- **TRECHO DA PÁGINA**
· · · · · · ·

Renda fixa mantém dianteira | Com títulos públicos pagando acima ...

Edição 353

A possível manutenção da taxa Selic no patamar de 13,75% até o final deste ano e a rentabilidade oferecida pelos títulos públicos federais, notadamente as Notas do Tesouro Nacional série-B (NTN-Bs), que paira até dois pontos acima das metas atuariais dos planos de benefícios previdenciários, mantêm os fundos de pensão afastados dos investimentos em outras classes de ativos de mais risco. A renda fixa, com ênfase nos papéis públicos e, em menor proporção, no crédito privado composto principalmente por títulos bancários de primeira linha, segue drenando recursos da renda variável e dos investimentos no exterior, entre outras alocações.
Na Capef, caixa de previdência dos funcionários do BNB, a convicção da área de investimentos é de que a taxa de juros não tem fundamentos para baixar este ano e, embora o boletim Focus tenha sinalizado Selic a 12,75% para o final de 2023, o cenário de 13,75% é considerado mais provável. “Tudo irá depender dos primeiros cem dias do governo do presidente Lula. Se vierem medidas reformistas e um novo arcabouço fiscal, esse cenário poderá ser revisto, mas é preciso lembrar que há também um ambiente desfavorável lá fora, com aumento forte das taxas de juros para conter a inflação”, diz Sérgio Clark, diretor de administração e investimentos.
Frente ao juro real de 8%, ele admite que não há qualquer estímulo para investir na bolsa e a entidade migrou majoritariamente sua alocação da renda variável para a renda fixa. Além disso, a gestão também não vê oportunidade para alocar no exterior. “Por que vou correr risco se os títulos públicos federais e as Letras Financeiras (LF) dos maiores bancos nos pagam IPCA mais uma taxa que varia de 6,5% a 7,5%?”, questiona. Os recursos dos planos foram direcionados para essas duas classes de títulos, com destaque para os papéis públicos.
No plano de Benefício Definido (BD), que tem um total de ativos de R$ 4,1 bilhão, 91% dos recursos estão aplicados em renda fixa, sendo que apenas R$ 170 milhões estão em crédito privado – R$ 10 milhões em debêntures e o resto em LFs de bancos classificadas como triplo ou duplo A. Já no plano de Contribuição Variável (CV), cujo patrimônio soma R$ 1,97 bilhão, 87% dos ativos, ou R$ 1,72 bilhão, estão em renda fixa, sendo R$ 1,4 bilhão em NTN-Bs e Letras Financeiras do Tesouro (LFTs) e o restante em papéis privados – R$ 280 milhões em LFs, R$ 40 milhões em CDBs e R$ 15 milhões em debêntures.
“Tanto o título público como o risco dos papéis dos grandes bancos compõem um mercado bem regulado pelo Banco Central e que paga bons prêmios atualmente. Nós não tínhamos nada aplicado diretamente na Americanas, apenas uma pequena participação de um dos fundos de renda fixa em que investimos, mas os gestores já marcaram isso a mercado e a perda foi menor do que 0,01%”, diz.

· · · · · · ·

- **MATERIAL FORNECIDO**
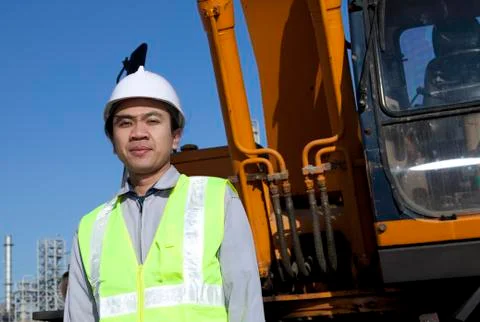 Portrait construction worker standing front of heavy equipment Foto stock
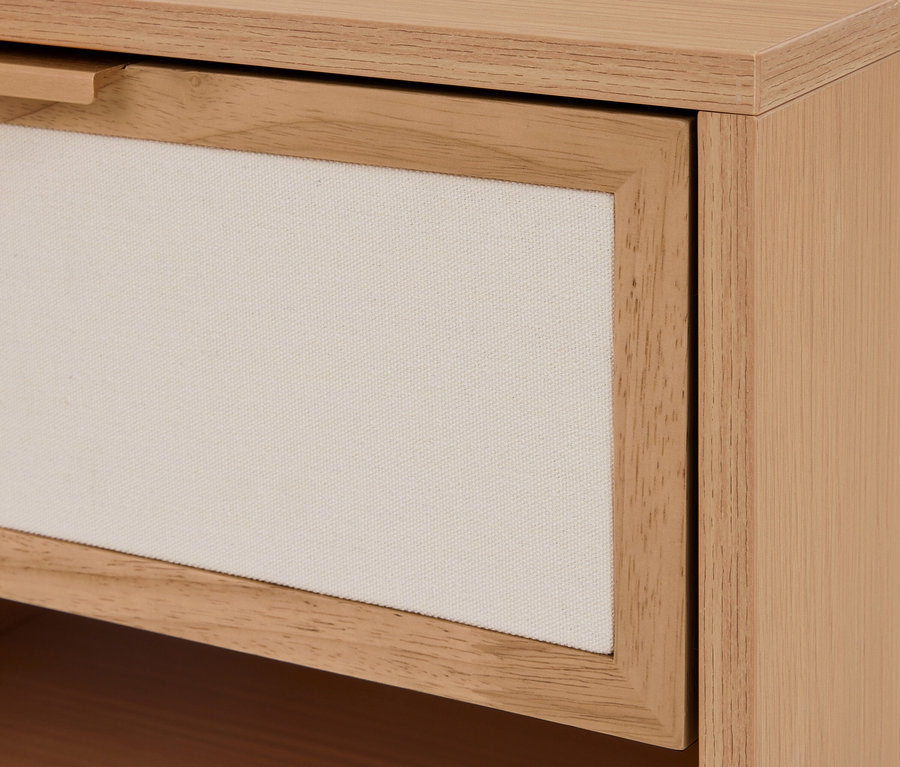 Gros plan d'un tiroir en bois clair avec un panneau frontal en tissu crème et une petite poignée en bois.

· · · · · · ·

Responda, por favor, a estas perguntas com base na matéria sobre renda fixa:
1. Qual taxa Selic o boletim Focus sinalizou para o final de 2023?
2. Qual é o total de ativos do plano de Benefício Definido (BD) da Capef?
3. Quanto o plano de Contribuição Variável (CV) tem aplicado em CDBs?

- **RESPOSTA**
1. 12,75%.
2. R$ 4,1 bilhão.
3. R$ 40 milhões.